TASK SET =
(a) Answer these questions about the passage on writing, one line each:
(i) When at the Writer's best, what is the Writer full of passion for?
(ii) Which word does the Writer introduce as "a problematic metaphor"?
(iii) Through whose eye, instead of the poet's, does the Writer feverishly look at the world?
(b) Can you sum up the passage on writing in two sentences?
(c) Could you extend the passage on writing, picking up after its final sentence?

When I, the Writer, am at my best, I am full of passion for the challenge of grappling with language’s limitations. But when I, the Writer, am at my worst, lowest, weakest vibrations, the challenge of trying to put into language what one hopes is a life so rich and full that it expands beyond the constructed limits of words and their puny sentences leaves me feeling—to use a problematic metaphor—paralyzed. As if I might wish for the life to be smaller so that the words could at least catch up. So that the feeling of not being able to articulate an experience leaves me primed to be a victim of the world, mildly gaslit at all times as I accumulate experiences that I cannot describe. And so long as I’m down here squirming, I might as well make sure I’m not leaving any potential poems or essays behind, so that I feverishly look at the world not through the poet’s eye, but the publisher’s. Are you an essay? Is that an essay? Is there an essay here? Something I ought to grapple with and pull out and wrench through. I’ll teach you a lesson, I say beneath my breath, looking for something to write.

DATASET EXTRACT =
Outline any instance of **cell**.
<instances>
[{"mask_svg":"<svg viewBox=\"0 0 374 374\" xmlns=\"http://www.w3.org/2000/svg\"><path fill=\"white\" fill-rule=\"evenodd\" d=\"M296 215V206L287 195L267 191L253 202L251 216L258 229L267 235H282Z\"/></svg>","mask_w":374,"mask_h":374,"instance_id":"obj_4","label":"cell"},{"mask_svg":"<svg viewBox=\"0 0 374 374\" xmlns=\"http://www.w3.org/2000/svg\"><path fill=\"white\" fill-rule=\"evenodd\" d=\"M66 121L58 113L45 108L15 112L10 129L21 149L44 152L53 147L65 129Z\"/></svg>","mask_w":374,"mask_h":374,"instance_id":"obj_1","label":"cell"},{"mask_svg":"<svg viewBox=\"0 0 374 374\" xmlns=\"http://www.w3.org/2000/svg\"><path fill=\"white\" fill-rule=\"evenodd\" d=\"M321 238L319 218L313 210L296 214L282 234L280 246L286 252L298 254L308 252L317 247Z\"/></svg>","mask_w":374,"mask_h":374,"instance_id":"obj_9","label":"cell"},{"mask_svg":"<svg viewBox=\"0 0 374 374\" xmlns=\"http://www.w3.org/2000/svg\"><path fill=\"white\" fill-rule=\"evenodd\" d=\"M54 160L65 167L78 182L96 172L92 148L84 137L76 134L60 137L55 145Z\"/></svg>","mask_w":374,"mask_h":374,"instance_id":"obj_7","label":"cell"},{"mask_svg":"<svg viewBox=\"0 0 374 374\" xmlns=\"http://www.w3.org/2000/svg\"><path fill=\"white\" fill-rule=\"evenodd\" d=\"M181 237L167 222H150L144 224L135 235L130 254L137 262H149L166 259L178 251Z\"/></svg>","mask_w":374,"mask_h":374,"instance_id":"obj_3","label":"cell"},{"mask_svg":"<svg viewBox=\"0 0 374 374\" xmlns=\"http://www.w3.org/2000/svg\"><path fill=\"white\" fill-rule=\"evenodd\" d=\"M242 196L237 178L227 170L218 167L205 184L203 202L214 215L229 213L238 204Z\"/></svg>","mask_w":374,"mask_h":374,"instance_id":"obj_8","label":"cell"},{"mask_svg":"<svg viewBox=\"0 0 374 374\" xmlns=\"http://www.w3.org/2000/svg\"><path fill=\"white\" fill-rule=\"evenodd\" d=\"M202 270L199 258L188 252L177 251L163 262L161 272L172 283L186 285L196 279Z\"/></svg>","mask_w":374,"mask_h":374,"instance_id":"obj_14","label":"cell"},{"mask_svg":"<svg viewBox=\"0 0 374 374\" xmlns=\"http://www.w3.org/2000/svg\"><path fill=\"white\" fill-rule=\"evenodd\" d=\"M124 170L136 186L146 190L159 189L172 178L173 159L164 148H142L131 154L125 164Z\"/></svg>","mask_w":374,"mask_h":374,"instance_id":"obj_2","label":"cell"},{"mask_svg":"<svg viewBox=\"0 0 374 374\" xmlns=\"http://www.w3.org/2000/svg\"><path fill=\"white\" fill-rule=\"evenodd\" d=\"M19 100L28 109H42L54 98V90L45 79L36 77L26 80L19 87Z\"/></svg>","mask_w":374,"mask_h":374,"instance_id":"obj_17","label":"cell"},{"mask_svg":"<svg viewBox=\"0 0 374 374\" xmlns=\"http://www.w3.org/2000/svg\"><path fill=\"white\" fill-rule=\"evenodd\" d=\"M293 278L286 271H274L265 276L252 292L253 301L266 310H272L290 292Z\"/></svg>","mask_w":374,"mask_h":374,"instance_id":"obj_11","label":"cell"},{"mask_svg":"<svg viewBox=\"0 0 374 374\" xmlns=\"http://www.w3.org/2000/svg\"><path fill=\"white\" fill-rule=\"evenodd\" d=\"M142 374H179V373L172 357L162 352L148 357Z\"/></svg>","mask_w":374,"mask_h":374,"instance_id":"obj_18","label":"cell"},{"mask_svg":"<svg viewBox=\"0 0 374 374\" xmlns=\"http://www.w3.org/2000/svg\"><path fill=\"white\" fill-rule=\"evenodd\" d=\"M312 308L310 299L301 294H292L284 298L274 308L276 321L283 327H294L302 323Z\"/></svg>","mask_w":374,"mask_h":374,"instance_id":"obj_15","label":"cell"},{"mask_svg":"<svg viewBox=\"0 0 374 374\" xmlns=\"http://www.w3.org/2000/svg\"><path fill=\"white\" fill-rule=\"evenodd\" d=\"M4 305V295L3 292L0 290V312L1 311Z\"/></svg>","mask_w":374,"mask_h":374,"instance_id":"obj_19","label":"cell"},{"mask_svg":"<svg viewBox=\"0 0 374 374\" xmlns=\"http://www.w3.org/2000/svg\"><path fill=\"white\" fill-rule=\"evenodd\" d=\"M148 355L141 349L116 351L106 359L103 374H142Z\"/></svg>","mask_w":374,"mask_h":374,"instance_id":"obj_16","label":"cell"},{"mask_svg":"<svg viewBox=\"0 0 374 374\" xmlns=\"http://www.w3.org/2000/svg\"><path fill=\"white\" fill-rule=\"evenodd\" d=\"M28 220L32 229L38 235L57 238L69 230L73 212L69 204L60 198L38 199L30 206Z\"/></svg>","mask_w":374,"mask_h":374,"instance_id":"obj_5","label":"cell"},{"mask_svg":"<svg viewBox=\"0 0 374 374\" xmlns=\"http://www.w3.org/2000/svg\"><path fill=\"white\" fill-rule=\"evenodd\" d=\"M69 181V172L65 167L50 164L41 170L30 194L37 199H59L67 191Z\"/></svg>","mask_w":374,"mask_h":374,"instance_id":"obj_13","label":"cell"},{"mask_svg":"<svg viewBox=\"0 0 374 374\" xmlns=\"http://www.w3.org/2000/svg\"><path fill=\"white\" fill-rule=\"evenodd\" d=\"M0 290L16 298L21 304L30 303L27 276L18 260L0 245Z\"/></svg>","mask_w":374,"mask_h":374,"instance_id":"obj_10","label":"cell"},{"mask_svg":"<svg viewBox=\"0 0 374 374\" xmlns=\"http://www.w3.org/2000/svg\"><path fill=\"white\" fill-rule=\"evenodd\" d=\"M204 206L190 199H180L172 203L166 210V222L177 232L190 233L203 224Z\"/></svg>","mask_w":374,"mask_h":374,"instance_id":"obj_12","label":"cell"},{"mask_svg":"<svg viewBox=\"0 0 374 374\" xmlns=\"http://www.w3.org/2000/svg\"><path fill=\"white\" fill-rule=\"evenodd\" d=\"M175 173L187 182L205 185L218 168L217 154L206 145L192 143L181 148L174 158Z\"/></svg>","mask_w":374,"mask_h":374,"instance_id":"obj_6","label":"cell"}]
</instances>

EXERCISE RESULTS =
(a)
(i) The challenge of grappling with language's limitations.
(ii) Paralyzed.
(iii) The publisher's.

(b) At best, the Writer is full of passion for grappling with language's limitations, but at worst, trying to put a rich, full life into words leaves the Writer feeling paralyzed and primed to be a victim of the world. In that low state, the Writer looks at the world through the publisher's eye rather than the poet's, feverishly searching for something to write so that no potential poems or essays are left behind.

(c)
I start to feel as if I am a person whose head is made up entirely of essays, each region of my brain a topic, each synapse a word. If I said I’d like to open my mouth and show you my brain, it would be only a metaphor, but the Writer in me, still at her worst, is demanding that metaphors and poetic flourishes be balanced by reality’s grit: that I must also be capable of opening up wide enough to show you the pulsating, complex organ of me, at the very least my cortex just beginning to peek through and greet the sun. I am trying to tell you something that I would, like a good literary girl, very much prefer to just show you.
There are things that live within me, so real as to be beyond all requests for verification, and which I sometimes cannot bring out of myself and into the light of the world without changing them entirely. My brain being a prime example.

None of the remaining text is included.